Either you were left during the pregnancy or you were left after your baby was born. In both situations you are in a sensitive space, and this can be very traumatic.
Whatever your situation, it is really hard to focus on the joys of carrying a child or being a mother when the rest of your world may seem to be falling apart. But you need to look at the bigger picture. Cry, scream, get over it, but don’t dwell on these emotions, because you have a little one who needs all your positivity and love. Our babies feel our emotions, and as much as you could want to break down, you have to be strong for the sake of your child.
Top 5 tips to managing being a single mom:
1. Find a support group
We suggest checking out your local church. Even if you are not religious, there are other moms out there who share their experiences, and so can you. It helps to be able to relate to other people going through a similar situation. You are not alone. If you are not confident enough, try a psychologist/family councillor.
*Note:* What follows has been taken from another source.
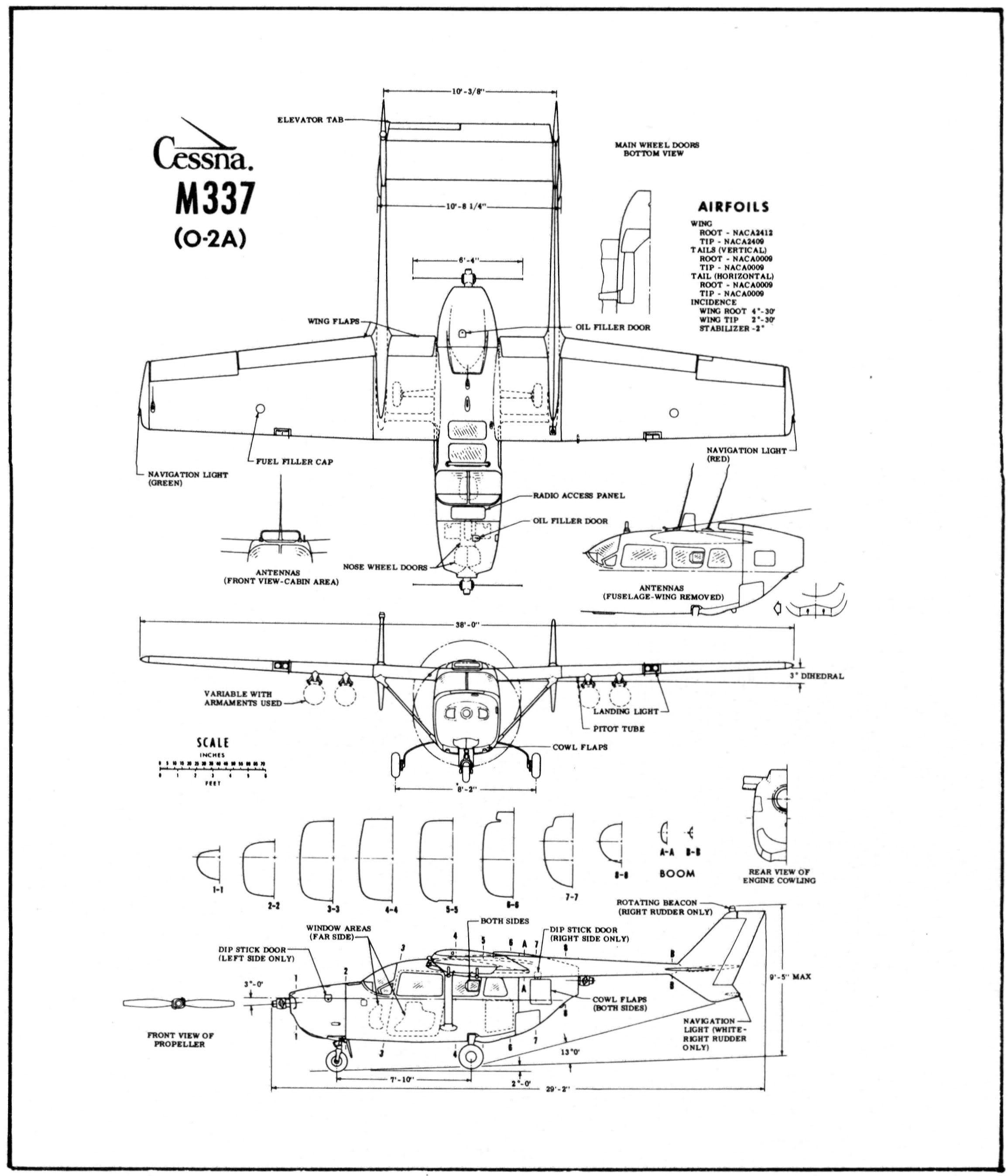 Cessna 150 parts manual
2. Lean on friends and family
It is really hard waking up every two to three hours to feed baby. Get your baby’s grandparents to help, or your siblings/friends. You can work out a schedule where you take it in shifts. If you are breastfeeding, express some milk into a bottle for them to use while you sleep. You will be grateful to have an extra hour of sleep, while granny bottle feeds your baby.
3. Father of the child
If the father wishes to see the child, you should schedule times of day that he can visit the baby. It needs to suit all parties. It may be hard for you to get over him and move on, but it is essential for your baby to bond with both parents, even if you weren’t married. Unmarried father’s rights have increased over the years, if they contribute and make an effort to see the child. Be civil.
4. Focus on your child
Because that is what will be the most rewarding thing for you in this difficult time. Your baby needs you, and for you to be strong. You will be so busy with your newborn, that you won’t even have time to think about a relationship. As your baby grows from your care and love, you will be content and happy with the work that you have done to raise him. The reward is a happy, healthy child. Nothing more, nothing less.
5. Take a deep breath!
You will find love, you will be a complete family. Even if it wasn’t the family you first had eyes on. Some times it’s better to have two separate homes, where there is no drama, than being stuck in one family who never stops fighting. Remember the bigger picture…The happiness of your child.
The road to being a single mom is not easy, you will slip, you will fall, but what matters is how quickly you get back up. The key is to never give up, and to focus on your baby’s wellbeing. You can do this! Many women are doing it as you read this article. Enjoy your child and all the moments you will share, as they really do grow up so fast. Don’t waste another minute on the hurt or anger. Spend that minute admiring the beautiful creation in front of you.